* **Texte à lire**
━━━━━━━━━━━━━━━━━━━━━━━━━━━━━━
REVUE DE PRESSE
La Géorgie n'écarte pas une adhésion au projet eurasien de Moscou
Un tabou est levé en Géorgie. Dix ans après la `révolution des roses`,
le premier ministre, Bidzina Ivanichvili, vient d'envisager pour la
première fois une adhésion de son pays à l'Union douanière. Regroupant
la Russie, le Kazakhstan et la Biélorussie, cette zone de
libre-échange va devenir l'Union eurasienne le 1er janvier 2015. M.
Ivanichvili a beau dénoncer une interprétation exagérée de ses propos,
il s'agit d'une fissure sans précédent dans l'orientation
pro-occidentale du pays, imprimée depuis l'arrivée au pouvoir de
Mikheïl Saakachvili, fin 2003.
━━━━━━━━━━━━━━━━━━━━━━━━━━━━━━
* **Objectif A**
Recopiez fidèlement le passage de l'article sur la Géorgie, en commençant aux mots « REVUE DE PRESSE » et en vous arrêtant après « janvier 2015. M. ».
L'article et la liste n'ont aucun lien entre eux.

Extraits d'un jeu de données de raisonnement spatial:
━━━━━━━━━━━━━━━━━━━━━━━━━━━━━━
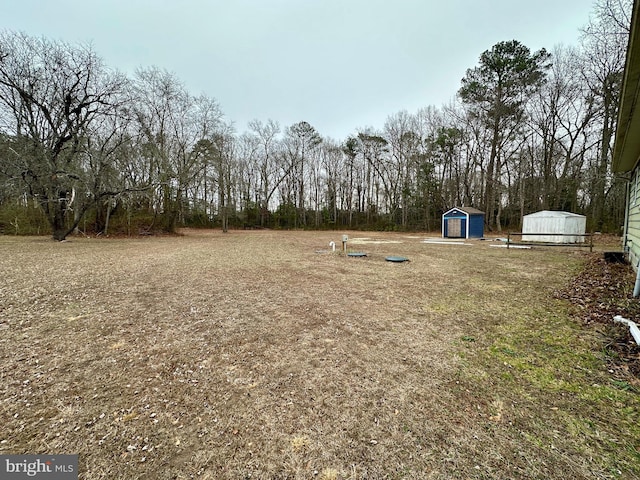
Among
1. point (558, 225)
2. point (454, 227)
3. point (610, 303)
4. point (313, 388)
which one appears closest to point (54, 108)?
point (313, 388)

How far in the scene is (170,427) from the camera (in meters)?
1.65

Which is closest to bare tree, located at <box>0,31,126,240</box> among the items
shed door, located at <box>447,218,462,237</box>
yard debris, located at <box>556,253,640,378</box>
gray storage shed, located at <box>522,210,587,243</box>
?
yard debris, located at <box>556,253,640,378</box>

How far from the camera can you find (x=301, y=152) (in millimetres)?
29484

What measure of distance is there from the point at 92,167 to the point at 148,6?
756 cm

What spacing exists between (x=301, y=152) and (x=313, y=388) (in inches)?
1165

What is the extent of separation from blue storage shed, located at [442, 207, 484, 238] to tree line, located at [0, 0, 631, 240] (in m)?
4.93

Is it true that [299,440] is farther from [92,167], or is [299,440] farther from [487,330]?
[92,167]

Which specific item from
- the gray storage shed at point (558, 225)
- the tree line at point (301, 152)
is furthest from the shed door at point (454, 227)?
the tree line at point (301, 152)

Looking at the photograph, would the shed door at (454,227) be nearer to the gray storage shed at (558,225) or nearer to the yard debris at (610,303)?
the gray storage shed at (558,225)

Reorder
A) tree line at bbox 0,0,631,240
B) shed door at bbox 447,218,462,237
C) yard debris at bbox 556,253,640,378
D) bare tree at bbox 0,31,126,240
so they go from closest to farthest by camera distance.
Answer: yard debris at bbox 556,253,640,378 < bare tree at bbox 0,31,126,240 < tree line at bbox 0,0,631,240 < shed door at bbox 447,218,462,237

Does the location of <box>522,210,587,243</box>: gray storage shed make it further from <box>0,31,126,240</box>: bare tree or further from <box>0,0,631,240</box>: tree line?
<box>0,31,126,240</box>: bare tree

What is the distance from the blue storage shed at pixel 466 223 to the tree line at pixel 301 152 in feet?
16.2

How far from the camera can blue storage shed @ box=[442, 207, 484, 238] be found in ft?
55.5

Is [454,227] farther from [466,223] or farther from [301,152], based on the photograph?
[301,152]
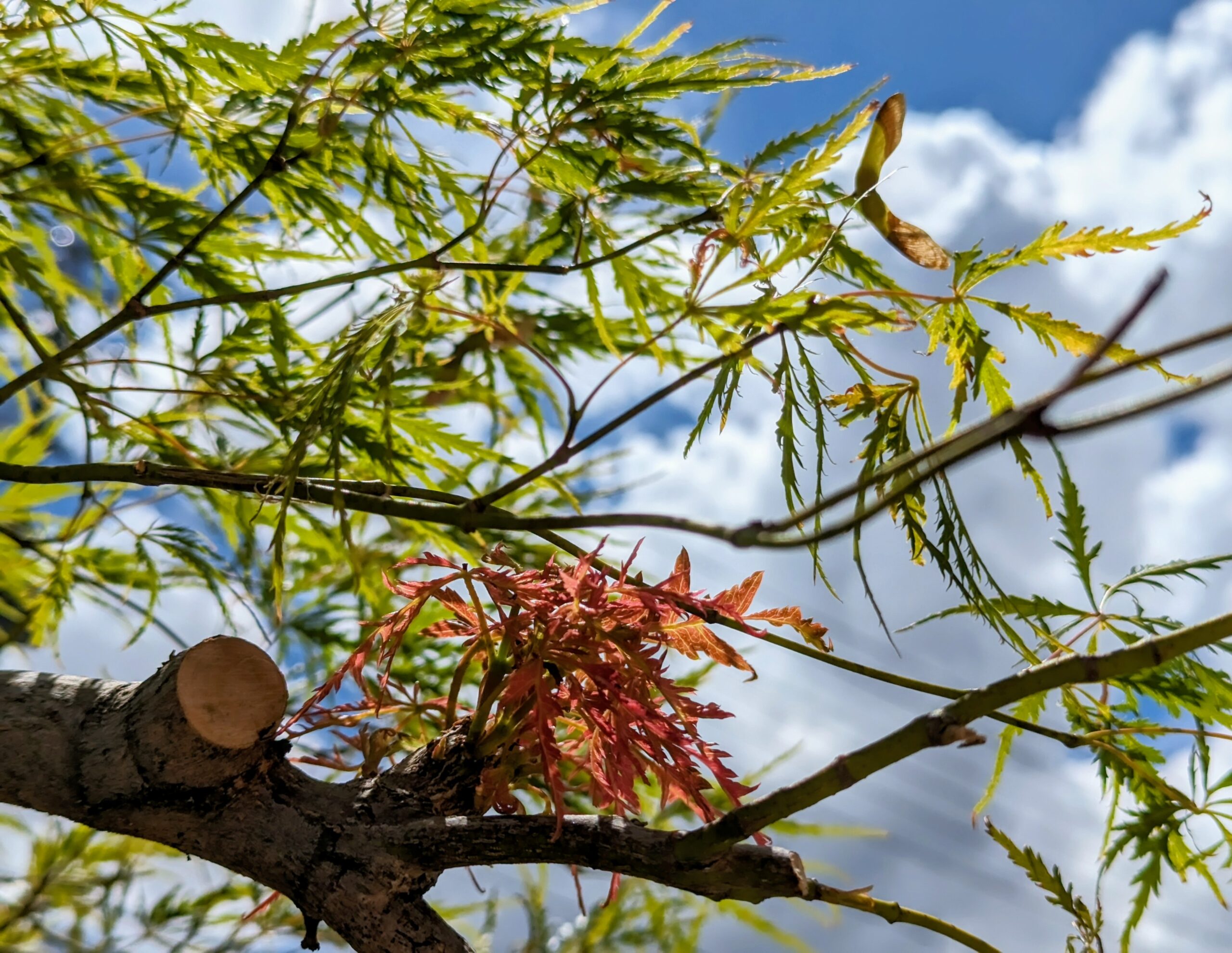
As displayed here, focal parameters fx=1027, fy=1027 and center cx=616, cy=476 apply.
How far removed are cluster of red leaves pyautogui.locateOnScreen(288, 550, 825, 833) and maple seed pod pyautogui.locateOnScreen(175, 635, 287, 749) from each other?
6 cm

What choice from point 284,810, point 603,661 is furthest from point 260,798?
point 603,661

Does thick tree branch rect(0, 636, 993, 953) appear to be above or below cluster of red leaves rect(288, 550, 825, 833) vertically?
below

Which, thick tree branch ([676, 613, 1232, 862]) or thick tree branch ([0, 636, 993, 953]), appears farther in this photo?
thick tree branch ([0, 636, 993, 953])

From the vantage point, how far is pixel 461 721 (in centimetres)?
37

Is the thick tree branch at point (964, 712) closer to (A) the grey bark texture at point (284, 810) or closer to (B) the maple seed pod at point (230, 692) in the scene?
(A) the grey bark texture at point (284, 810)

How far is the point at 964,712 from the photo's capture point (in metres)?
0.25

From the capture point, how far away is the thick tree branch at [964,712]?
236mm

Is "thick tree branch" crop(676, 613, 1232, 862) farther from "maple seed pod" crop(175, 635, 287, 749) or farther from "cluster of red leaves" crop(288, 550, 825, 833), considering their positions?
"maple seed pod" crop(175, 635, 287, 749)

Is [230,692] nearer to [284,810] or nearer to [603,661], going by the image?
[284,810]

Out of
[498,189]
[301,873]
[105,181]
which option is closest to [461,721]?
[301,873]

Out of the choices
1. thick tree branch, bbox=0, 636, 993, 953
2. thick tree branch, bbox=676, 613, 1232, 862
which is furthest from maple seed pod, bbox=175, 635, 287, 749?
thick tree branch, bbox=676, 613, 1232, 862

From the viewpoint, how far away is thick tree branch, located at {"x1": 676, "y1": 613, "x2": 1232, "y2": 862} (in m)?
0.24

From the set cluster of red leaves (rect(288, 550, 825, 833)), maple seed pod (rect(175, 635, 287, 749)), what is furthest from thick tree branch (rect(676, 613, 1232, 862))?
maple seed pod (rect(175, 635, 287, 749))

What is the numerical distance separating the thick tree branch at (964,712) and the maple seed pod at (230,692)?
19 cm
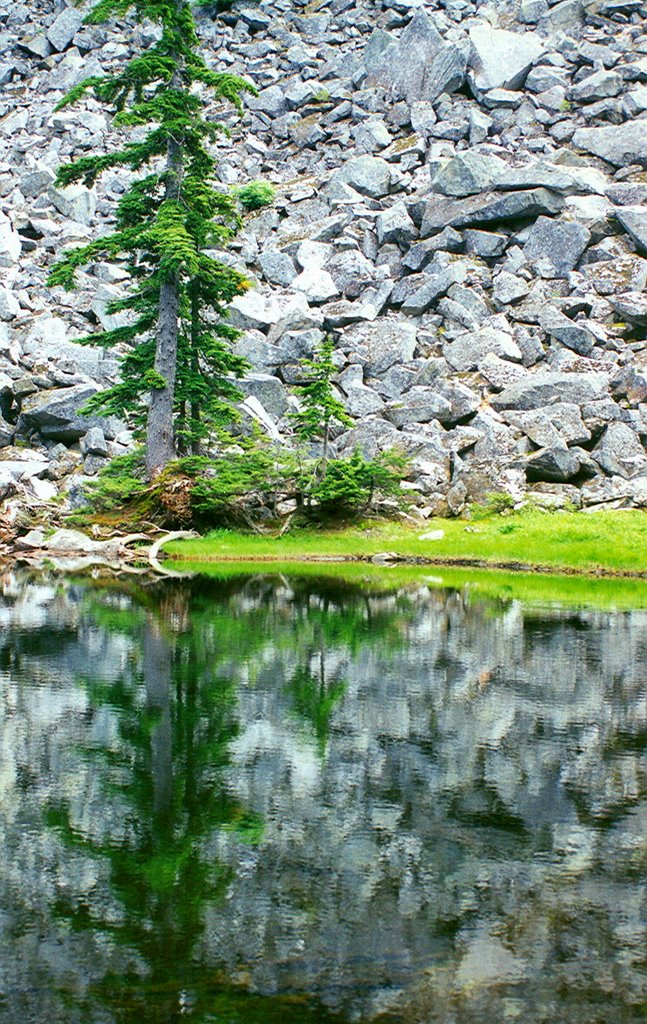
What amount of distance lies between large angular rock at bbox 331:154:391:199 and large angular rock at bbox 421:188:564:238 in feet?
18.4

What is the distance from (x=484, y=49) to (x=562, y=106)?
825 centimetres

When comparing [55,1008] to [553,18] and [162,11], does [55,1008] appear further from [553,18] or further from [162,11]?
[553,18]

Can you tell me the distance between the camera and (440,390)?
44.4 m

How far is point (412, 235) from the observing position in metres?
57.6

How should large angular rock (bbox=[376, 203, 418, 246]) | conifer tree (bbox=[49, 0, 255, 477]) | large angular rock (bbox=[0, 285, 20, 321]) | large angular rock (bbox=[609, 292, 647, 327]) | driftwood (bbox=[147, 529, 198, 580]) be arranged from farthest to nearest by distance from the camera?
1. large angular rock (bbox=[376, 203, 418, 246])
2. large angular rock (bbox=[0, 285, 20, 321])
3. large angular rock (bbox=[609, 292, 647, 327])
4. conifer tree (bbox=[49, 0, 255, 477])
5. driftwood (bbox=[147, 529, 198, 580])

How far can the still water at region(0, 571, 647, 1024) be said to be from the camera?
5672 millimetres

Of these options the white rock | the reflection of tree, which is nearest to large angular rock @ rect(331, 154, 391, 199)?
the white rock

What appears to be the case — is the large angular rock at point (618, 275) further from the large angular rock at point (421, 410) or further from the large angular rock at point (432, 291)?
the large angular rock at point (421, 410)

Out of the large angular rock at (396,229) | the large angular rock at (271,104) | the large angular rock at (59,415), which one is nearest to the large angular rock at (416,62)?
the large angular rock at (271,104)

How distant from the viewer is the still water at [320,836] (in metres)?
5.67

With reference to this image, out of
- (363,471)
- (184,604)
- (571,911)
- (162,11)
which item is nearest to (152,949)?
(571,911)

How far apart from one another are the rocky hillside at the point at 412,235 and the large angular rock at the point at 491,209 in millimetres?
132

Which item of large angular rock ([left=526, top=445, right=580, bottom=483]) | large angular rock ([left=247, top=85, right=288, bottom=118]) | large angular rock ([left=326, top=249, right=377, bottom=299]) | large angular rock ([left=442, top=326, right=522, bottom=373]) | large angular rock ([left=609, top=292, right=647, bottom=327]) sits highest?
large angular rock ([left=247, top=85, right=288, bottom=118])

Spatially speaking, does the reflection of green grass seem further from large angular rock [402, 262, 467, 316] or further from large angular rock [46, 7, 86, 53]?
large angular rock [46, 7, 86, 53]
━━━━━━━━━━━━━━━━━━━━━━━━━━━━━━
* **Objectif B**
Combien de lignes de la liste contiennent la chaîne « camera » ? Donnez uniquement ce nombre.

* **Réponse attendue A**
REVUE DE PRESSE
La Géorgie n'écarte pas une adhésion au projet eurasien de Moscou
Un tabou est levé en Géorgie. Dix ans après la `révolution des roses`,
le premier ministre, Bidzina Ivanichvili, vient d'envisager pour la
première fois une adhésion de son pays à l'Union douanière. Regroupant
la Russie, le Kazakhstan et la Biélorussie, cette zone de
libre-échange va devenir l'Union eurasienne le 1er janvier 2015. M.

* **Réponse attendue B**
7